Presentation

POSTER PRESENTER

Abstract1: Geographic Point Clouds: RBF Approximation & Compression

Approximation of scattered data is often task in many engineering problems. The Radial Basis Function (RBF) approximation is appropriate for big scattered datasets in n‑dimensional space. It is a non-separable approximation, as it is based on the distance between two points. This method leads to a solution of an overdetermined linear system of equation.

This poster presents a new incremental approach for meshless RBF approximation which respects the features of the given geographic data such as ridges, peaks, valleys, etc.  The mentioned factor has the main influence on the quality of approximation and allows to attain significant compression of the data. Moreover, the analytical description of the data is obtained using RBF techniques.

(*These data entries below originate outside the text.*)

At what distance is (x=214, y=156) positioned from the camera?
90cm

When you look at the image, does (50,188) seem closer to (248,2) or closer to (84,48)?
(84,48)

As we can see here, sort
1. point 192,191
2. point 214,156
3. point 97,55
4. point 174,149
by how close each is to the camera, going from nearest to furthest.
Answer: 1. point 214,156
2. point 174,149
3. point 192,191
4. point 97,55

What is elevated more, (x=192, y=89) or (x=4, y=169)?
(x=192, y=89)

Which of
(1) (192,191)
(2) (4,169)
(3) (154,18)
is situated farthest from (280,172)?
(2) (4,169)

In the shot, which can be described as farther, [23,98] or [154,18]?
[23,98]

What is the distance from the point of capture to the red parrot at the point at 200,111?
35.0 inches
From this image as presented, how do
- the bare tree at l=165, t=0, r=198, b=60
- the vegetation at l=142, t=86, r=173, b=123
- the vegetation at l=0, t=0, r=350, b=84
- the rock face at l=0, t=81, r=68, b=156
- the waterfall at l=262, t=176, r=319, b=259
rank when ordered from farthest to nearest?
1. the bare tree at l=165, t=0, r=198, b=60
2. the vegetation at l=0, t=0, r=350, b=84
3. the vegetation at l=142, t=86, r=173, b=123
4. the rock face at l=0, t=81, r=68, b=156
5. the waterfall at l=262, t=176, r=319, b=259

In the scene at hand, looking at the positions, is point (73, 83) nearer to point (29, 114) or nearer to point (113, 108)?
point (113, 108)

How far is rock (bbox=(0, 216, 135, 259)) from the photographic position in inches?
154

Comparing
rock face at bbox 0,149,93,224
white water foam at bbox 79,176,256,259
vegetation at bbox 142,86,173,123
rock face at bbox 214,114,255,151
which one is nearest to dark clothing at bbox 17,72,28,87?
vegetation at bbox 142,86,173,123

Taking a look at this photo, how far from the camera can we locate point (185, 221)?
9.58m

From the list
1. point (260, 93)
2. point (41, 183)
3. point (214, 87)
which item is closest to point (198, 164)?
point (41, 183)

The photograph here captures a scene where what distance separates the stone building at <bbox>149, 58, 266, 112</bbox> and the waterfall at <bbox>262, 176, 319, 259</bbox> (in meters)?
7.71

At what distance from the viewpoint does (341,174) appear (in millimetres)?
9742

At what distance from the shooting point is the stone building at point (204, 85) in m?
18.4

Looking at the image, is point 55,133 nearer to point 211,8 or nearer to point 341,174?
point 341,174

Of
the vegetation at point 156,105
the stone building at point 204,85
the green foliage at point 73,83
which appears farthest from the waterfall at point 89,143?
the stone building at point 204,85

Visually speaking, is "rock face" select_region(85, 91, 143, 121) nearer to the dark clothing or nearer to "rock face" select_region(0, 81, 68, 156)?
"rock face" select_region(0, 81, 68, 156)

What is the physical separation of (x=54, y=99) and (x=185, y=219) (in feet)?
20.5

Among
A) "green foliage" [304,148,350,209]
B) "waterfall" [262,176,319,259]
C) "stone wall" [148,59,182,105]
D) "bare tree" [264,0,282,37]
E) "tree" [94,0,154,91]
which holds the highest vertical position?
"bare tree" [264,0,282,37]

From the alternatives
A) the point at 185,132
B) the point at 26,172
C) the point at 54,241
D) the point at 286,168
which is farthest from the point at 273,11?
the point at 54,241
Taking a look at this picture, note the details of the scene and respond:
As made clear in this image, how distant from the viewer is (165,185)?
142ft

For purposes of determining significant features of the given geographic dataset, stationary points have an important role. However, the determination of stationary points without knowledge the analytical description for the given data is not easy. Therefore, it is described a new approach for finding the stationary points for the given dataset which is based on the piecewise RBF interpolation. Further, the experimental results for different geographic datasets are presented with respect to the quality of approximation in terms of error and the compression ratios are discussed.

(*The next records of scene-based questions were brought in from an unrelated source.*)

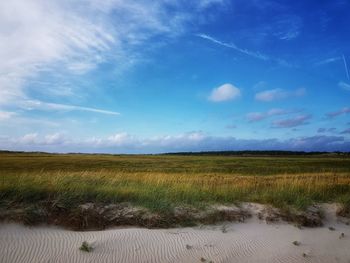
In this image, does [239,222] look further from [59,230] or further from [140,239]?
[59,230]

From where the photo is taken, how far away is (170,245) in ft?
27.8

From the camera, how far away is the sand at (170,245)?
25.0 feet

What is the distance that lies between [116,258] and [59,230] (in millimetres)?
2116

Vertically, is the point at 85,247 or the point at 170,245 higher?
the point at 85,247

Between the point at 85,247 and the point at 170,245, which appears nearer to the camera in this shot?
the point at 85,247

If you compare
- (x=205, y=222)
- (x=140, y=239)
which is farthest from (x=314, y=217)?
(x=140, y=239)

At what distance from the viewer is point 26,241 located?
7.98 m

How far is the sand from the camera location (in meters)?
7.61

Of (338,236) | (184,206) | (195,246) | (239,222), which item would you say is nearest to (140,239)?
(195,246)

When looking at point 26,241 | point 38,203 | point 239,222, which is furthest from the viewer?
point 239,222

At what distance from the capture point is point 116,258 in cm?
764

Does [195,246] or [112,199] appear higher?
[112,199]

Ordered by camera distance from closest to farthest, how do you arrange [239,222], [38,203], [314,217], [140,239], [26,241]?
[26,241] → [140,239] → [38,203] → [239,222] → [314,217]

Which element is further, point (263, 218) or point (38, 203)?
point (263, 218)
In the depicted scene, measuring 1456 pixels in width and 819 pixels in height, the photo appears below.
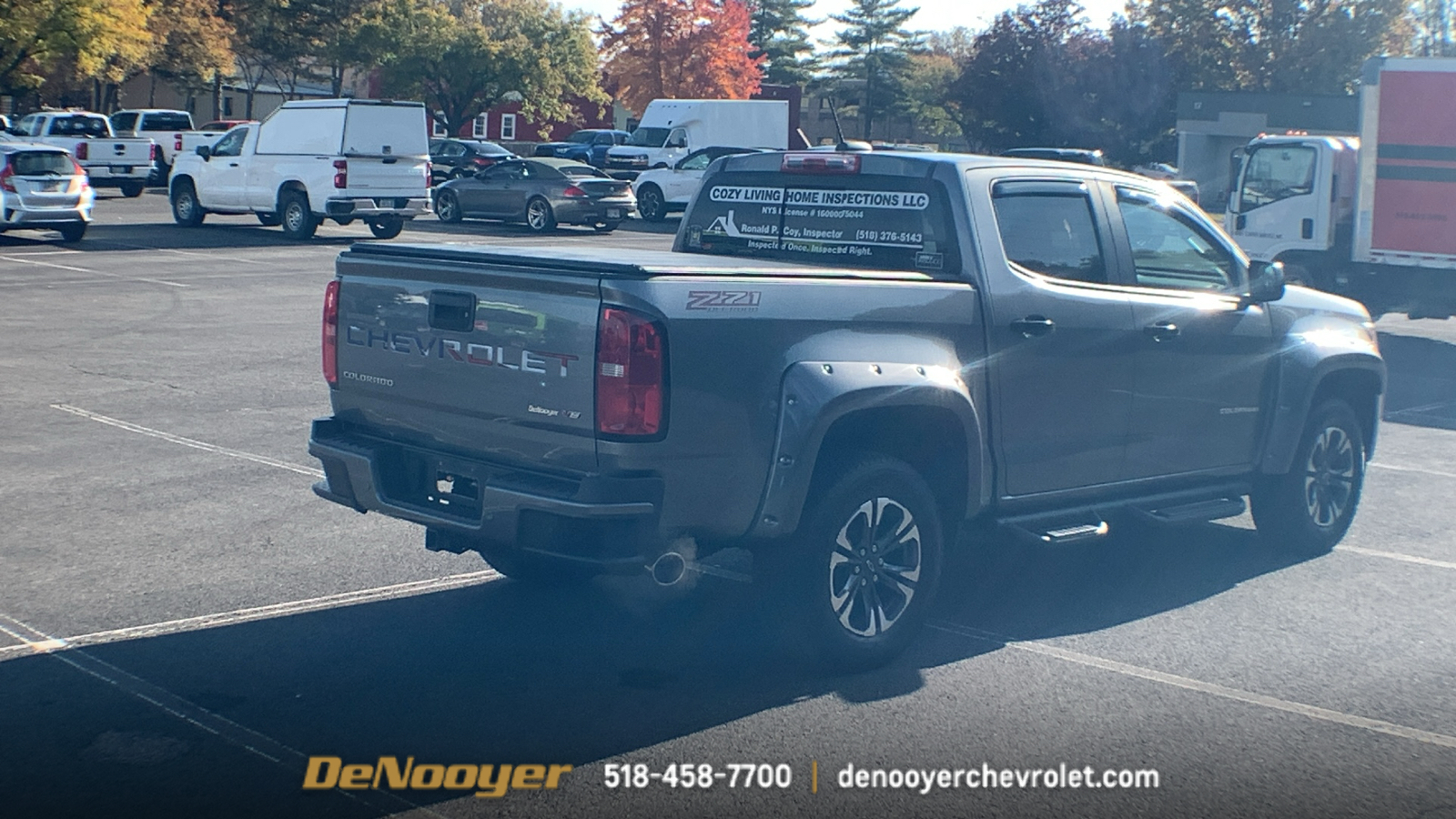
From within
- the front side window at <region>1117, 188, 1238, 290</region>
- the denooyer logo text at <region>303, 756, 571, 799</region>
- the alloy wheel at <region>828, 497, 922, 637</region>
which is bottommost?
the denooyer logo text at <region>303, 756, 571, 799</region>

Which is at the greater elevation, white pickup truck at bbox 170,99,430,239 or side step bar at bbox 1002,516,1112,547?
white pickup truck at bbox 170,99,430,239

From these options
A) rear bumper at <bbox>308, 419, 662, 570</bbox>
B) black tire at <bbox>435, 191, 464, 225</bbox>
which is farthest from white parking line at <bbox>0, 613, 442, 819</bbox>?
black tire at <bbox>435, 191, 464, 225</bbox>

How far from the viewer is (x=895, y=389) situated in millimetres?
5535

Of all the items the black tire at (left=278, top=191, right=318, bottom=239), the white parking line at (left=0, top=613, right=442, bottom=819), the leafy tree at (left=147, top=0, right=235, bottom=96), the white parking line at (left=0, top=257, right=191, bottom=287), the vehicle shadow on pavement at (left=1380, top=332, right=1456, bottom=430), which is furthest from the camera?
the leafy tree at (left=147, top=0, right=235, bottom=96)

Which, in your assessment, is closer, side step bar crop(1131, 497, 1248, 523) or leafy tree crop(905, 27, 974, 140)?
side step bar crop(1131, 497, 1248, 523)

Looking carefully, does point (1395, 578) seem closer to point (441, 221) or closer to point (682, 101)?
point (441, 221)

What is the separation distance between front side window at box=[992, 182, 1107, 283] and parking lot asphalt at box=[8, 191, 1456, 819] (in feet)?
4.81

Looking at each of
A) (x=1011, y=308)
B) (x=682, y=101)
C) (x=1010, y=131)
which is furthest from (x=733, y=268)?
(x=1010, y=131)

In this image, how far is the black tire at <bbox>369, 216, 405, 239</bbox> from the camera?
26.2 m

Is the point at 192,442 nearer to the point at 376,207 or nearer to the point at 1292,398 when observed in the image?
the point at 1292,398

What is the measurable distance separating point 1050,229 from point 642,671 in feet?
8.35

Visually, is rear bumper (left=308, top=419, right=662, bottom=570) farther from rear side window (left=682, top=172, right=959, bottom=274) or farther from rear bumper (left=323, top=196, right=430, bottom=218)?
rear bumper (left=323, top=196, right=430, bottom=218)

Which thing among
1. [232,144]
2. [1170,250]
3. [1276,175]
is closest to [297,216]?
[232,144]

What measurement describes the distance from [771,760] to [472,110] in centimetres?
6712
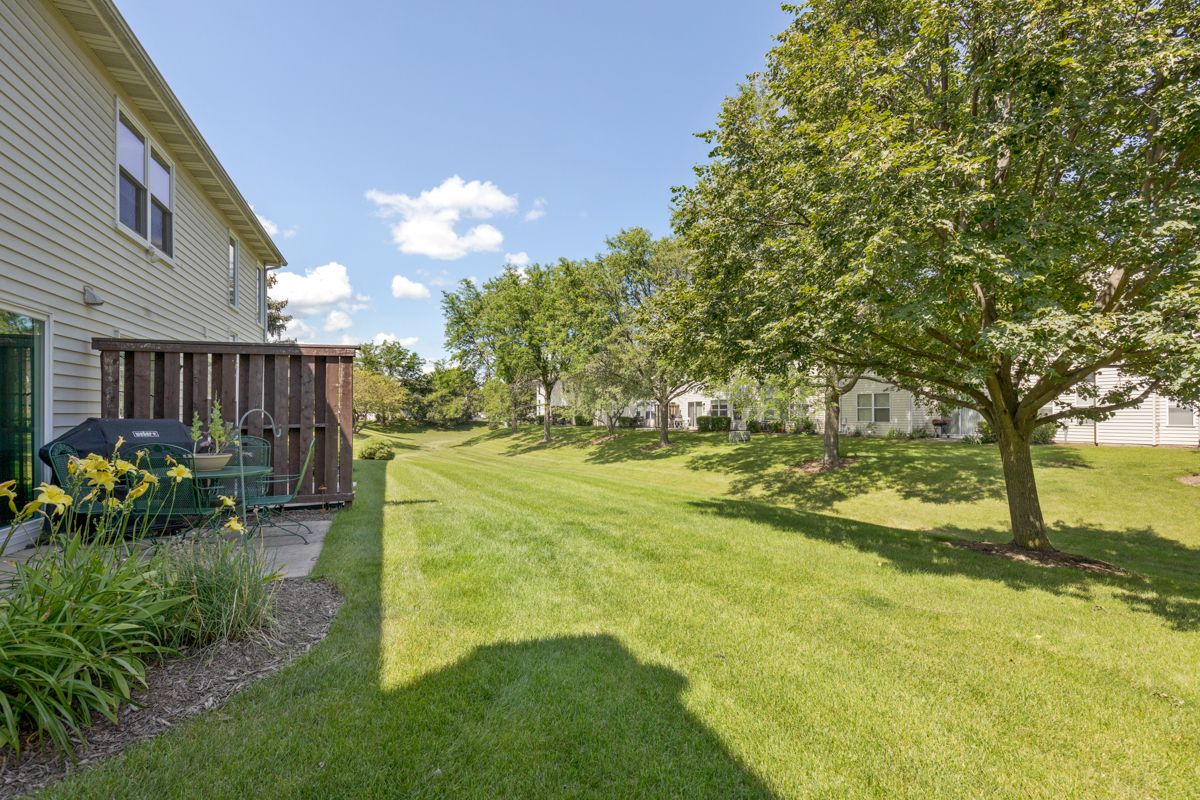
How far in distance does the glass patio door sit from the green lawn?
10.0 ft

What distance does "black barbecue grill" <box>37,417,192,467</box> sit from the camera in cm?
482

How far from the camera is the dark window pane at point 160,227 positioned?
7657mm

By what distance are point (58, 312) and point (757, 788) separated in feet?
25.9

Abstract2: Vector Field RBF Approximation: Multilevel & Critical Points Reduction

Vector field simplification aims to reduce the complexity of the flow by removing features according to their relevance and importance. Our goal is to preserve only the important critical points in the vector field and thus simplify the vector field for the visualization purposes. We use Radial Basis Functions (RBF) approximation with Lagrange multipliers for vector field approximation.

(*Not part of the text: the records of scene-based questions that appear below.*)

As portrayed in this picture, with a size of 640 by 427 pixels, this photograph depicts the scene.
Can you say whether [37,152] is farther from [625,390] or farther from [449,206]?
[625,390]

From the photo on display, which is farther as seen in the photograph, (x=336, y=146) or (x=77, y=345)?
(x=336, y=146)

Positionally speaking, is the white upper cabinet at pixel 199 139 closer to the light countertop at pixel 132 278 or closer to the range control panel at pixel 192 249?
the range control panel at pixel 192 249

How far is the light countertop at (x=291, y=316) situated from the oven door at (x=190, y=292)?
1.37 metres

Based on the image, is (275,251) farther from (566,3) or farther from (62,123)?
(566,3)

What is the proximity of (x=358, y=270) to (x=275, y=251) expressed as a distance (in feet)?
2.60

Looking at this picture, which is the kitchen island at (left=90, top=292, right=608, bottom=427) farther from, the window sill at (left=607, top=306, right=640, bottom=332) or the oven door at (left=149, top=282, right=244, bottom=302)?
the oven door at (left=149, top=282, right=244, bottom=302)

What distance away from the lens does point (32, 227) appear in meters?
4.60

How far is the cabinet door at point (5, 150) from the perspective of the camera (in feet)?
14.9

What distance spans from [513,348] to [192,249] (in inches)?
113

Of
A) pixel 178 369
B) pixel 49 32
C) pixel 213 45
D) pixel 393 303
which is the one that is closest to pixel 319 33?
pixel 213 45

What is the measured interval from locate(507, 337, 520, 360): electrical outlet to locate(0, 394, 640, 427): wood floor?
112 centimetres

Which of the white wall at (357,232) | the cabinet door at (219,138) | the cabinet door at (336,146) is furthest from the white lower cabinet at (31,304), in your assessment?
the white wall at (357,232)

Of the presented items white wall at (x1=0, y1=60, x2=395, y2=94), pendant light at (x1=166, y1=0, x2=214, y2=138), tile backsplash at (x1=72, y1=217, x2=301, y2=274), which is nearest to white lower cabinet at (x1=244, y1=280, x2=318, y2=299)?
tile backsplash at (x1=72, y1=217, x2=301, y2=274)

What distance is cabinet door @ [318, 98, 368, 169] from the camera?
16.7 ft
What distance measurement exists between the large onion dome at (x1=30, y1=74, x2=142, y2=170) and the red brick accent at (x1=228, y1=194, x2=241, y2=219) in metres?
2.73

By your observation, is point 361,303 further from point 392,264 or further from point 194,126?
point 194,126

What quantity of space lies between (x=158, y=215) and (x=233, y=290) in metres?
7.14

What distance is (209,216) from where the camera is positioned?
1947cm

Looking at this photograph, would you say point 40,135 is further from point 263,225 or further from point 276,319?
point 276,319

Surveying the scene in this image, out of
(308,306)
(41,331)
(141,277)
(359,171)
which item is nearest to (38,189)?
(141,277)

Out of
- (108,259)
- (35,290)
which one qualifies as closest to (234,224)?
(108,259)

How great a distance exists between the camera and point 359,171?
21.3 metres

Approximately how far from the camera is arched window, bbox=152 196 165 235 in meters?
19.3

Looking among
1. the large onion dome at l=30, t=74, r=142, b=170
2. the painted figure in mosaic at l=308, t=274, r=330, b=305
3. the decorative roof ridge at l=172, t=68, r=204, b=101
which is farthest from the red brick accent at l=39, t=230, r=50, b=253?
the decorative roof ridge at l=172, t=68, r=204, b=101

Next we propose a new approach for the multi-level radial basis function (RBF) approximation of vector fields. The vector field is approximated in several levels of details, where each additional level of details adds flow patterns at smaller and smaller spatial scales.  It provides the user with a mechanism to visualize a vector field without excessive cluttering while maintaining the global structure of the flow. The proposed approach uses RBF approximation with variable shape parameters and a Gaussian low-pass filter to filter data in order to suppress flow patterns at small spatial scales.

A significant contribution of the proposed method is an analytical form of the vector field which can be used in further processing of the vector field.